ABOUT THIS EXERCISE
Look through the entries for the line containing "class: Mammalia". Then output that line and every line after it, exactly, to the end.

==== EXTRACTED MATERIAL

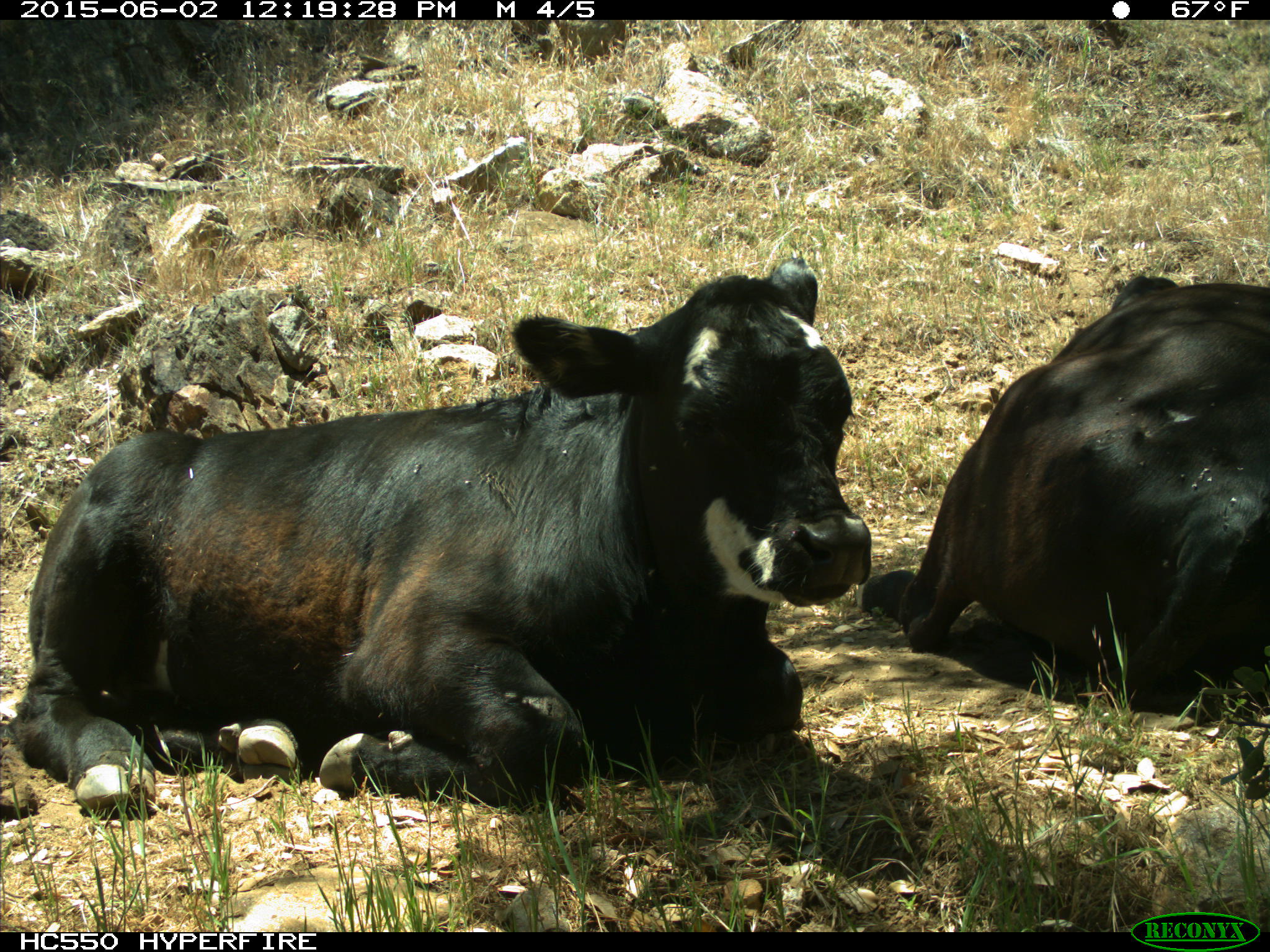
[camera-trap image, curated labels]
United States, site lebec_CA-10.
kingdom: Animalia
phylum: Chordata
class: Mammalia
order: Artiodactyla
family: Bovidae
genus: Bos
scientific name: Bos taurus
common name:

========

EXERCISE ANSWER
class: Mammalia
order: Artiodactyla
family: Bovidae
genus: Bos
scientific name: Bos taurus
common name:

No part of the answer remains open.